## What the task asks
Under this line are the records; write out word for word the part that begins at the line containing "Выебали вдвоем тайваньскую женщину" and ends at the line containing "Madre salva a", and no more.

## Material shown
BEGIN

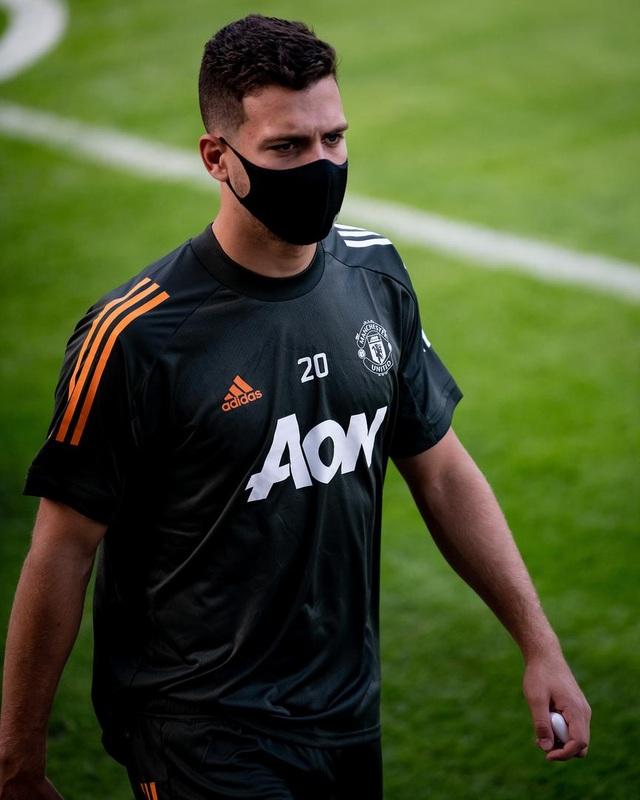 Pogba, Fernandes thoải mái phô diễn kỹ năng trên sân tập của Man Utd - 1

END
BEGIN

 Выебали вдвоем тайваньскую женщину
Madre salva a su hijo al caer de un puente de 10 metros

END

## Task output
 Выебали вдвоем тайваньскую женщину
Madre salva a su hijo al caer de un puente de 10 metros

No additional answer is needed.